AIM: Reproduce the records word for word, from their first line through the line containing "sigmoid: (168, 131, 193, 156)", both ends included. Leave out the pictures.

GIVEN DATA:
══════
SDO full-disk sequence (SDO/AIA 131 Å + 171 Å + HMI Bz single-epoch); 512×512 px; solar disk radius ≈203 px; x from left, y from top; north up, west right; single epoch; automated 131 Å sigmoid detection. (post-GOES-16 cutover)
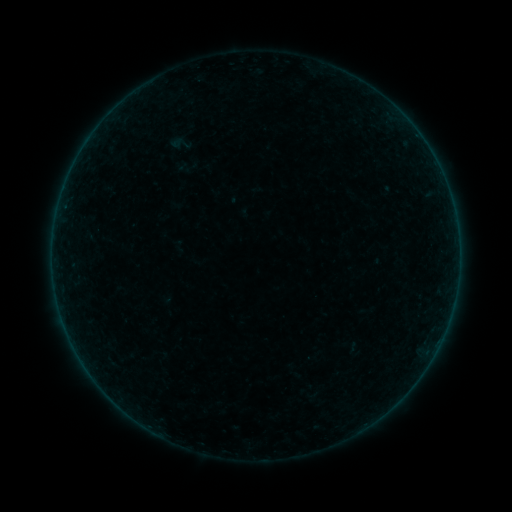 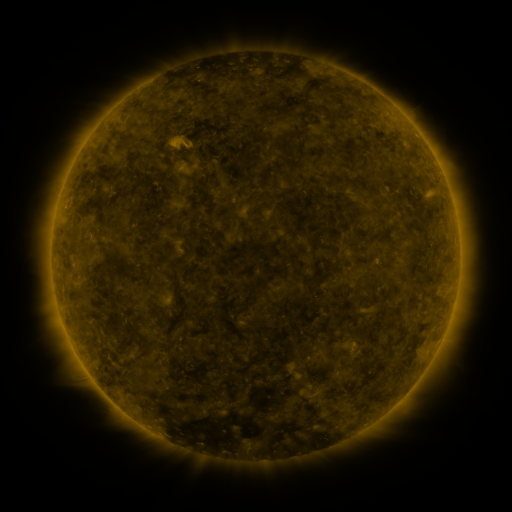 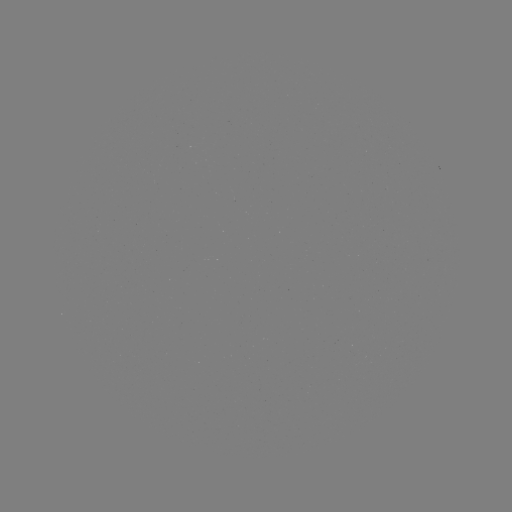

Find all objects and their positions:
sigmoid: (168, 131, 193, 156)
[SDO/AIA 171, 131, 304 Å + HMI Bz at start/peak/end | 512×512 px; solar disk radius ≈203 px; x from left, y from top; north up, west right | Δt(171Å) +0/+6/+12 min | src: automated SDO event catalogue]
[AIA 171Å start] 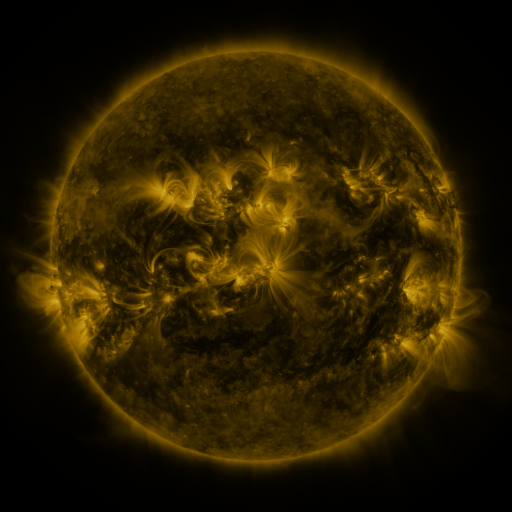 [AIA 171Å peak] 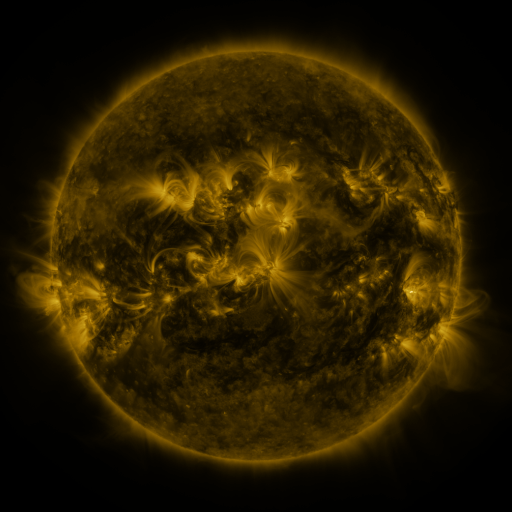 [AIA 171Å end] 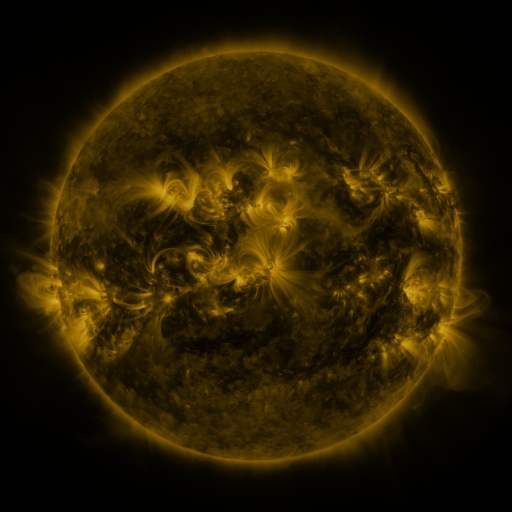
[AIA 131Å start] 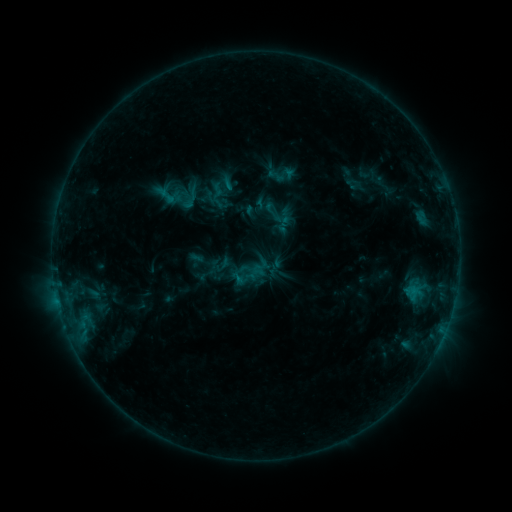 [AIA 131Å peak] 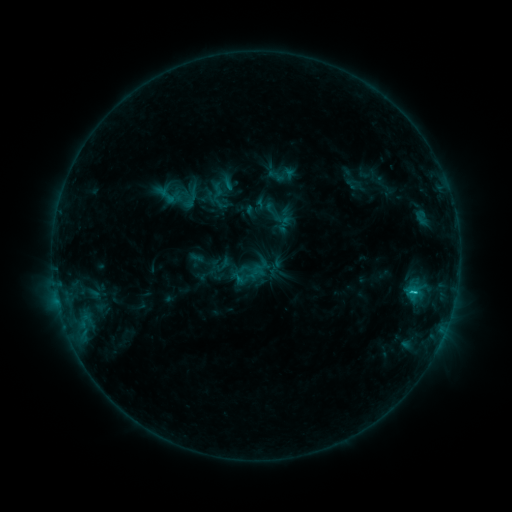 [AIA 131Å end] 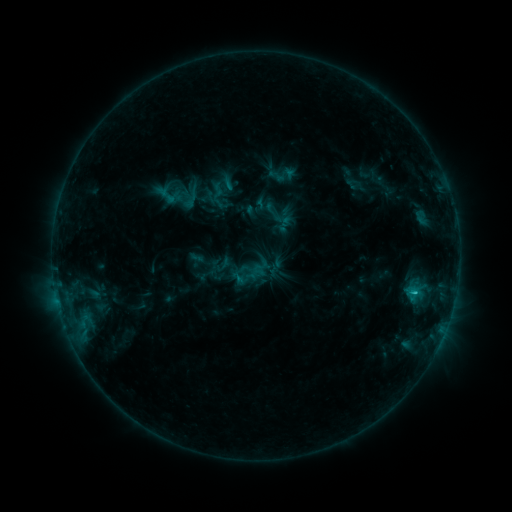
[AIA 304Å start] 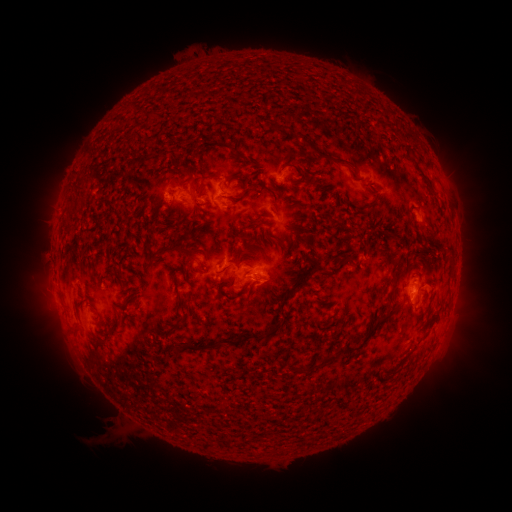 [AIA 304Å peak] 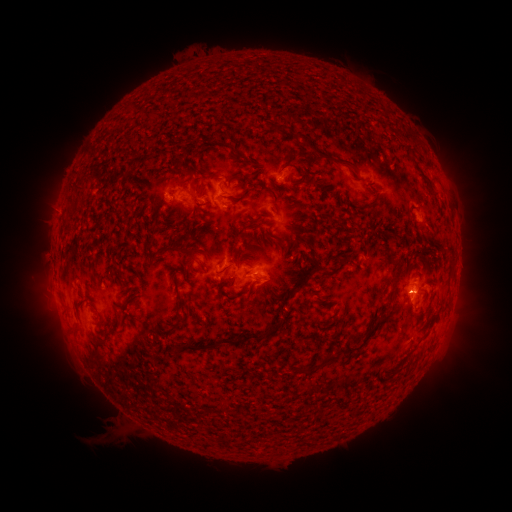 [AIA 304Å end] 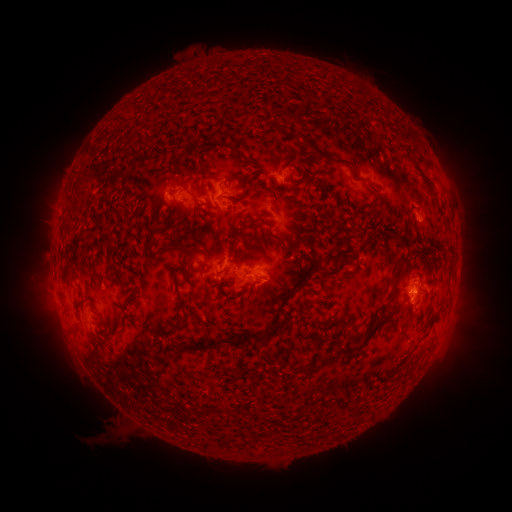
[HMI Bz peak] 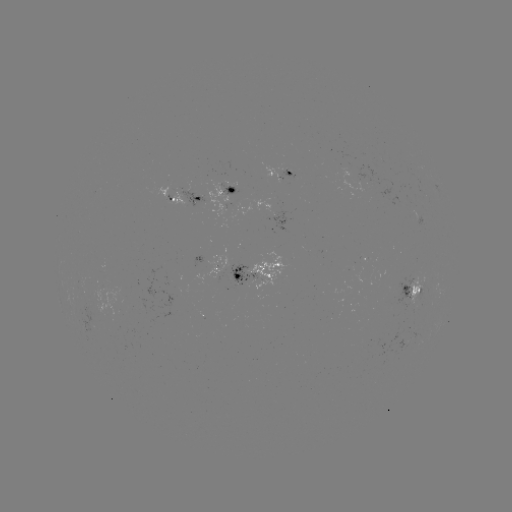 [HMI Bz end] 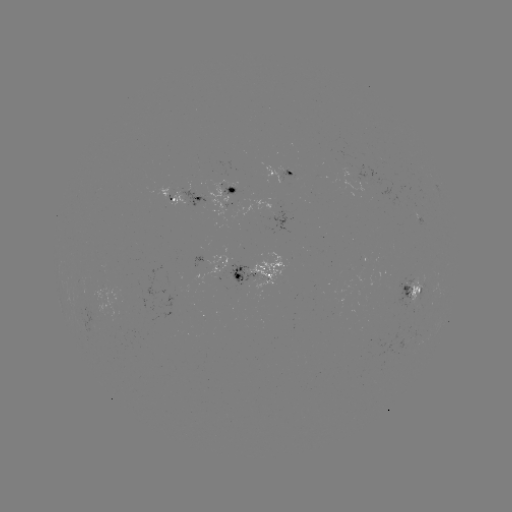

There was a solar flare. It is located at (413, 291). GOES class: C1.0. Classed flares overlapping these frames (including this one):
══════
WRITTEN SOLUTION:
SDO full-disk sequence (SDO/AIA 131 Å + 171 Å + HMI Bz single-epoch); 512×512 px; solar disk radius ≈203 px; x from left, y from top; north up, west right; single epoch; automated 131 Å sigmoid detection. (post-GOES-16 cutover)

Find all objects and their positions:
sigmoid: (168, 131, 193, 156)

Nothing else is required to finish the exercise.